Some records:
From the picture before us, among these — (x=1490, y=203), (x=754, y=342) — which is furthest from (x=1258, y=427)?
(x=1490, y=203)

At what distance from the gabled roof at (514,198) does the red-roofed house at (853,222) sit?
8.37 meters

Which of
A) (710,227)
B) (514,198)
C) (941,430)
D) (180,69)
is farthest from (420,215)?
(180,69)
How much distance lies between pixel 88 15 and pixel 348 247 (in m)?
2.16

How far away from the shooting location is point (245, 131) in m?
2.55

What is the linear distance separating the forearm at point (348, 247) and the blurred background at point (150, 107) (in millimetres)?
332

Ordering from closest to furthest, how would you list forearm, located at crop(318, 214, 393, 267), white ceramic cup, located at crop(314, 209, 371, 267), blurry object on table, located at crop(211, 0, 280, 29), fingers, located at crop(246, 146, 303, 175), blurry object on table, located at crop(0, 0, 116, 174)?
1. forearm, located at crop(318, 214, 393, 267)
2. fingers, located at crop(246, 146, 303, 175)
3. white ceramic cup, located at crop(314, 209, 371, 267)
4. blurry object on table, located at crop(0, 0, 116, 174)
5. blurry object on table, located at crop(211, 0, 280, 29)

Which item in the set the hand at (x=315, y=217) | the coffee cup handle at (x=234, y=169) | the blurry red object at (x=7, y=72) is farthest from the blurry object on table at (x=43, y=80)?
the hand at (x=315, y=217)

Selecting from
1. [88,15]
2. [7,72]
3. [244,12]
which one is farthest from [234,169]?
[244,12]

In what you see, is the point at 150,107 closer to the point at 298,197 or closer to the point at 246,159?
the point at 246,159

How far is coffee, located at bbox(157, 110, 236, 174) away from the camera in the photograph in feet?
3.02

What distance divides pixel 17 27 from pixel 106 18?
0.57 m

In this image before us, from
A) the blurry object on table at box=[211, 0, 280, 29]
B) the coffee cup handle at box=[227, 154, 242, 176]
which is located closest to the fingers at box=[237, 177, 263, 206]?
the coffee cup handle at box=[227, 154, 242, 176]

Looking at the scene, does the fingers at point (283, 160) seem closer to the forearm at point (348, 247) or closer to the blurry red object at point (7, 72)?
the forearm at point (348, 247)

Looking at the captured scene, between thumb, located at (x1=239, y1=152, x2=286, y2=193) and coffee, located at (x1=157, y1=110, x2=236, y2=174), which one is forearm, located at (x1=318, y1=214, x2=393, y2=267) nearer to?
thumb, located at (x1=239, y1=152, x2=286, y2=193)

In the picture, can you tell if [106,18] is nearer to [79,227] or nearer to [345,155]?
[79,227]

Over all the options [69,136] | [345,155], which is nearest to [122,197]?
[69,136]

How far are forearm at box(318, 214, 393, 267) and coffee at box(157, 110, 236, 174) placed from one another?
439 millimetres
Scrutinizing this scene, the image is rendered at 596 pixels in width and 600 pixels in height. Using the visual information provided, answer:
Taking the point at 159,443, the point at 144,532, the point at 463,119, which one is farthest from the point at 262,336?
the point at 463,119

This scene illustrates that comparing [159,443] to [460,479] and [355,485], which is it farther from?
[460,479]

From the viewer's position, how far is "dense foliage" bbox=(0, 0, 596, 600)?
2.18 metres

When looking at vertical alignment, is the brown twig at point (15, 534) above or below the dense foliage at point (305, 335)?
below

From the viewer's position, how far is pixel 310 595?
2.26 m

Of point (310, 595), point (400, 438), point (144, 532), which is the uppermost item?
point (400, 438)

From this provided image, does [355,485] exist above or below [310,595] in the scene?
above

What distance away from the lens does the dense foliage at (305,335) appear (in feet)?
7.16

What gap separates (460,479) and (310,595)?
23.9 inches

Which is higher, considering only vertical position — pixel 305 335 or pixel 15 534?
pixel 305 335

REQUIREMENT: Your task is to return, exactly and on their own, the lines from the one containing "0, 596, 600)?" through the last line of the listing.

TASK ANSWER:
From the viewer's position, how far is "dense foliage" bbox=(0, 0, 596, 600)?
2.18 metres

When looking at vertical alignment, is the brown twig at point (15, 534) above or below the dense foliage at point (305, 335)?
below

From the viewer's position, how far is pixel 310 595?
2.26 m

Of point (310, 595), point (400, 438), point (144, 532), which is the uppermost item?
point (400, 438)

From this provided image, does [355,485] exist above or below [310,595] in the scene?
above

What distance away from the lens does the dense foliage at (305,335) appear (in feet)?
7.16

What gap separates (460,479) and (310,595)?
23.9 inches

Which is higher, considering only vertical position — pixel 305 335 or pixel 15 534?
pixel 305 335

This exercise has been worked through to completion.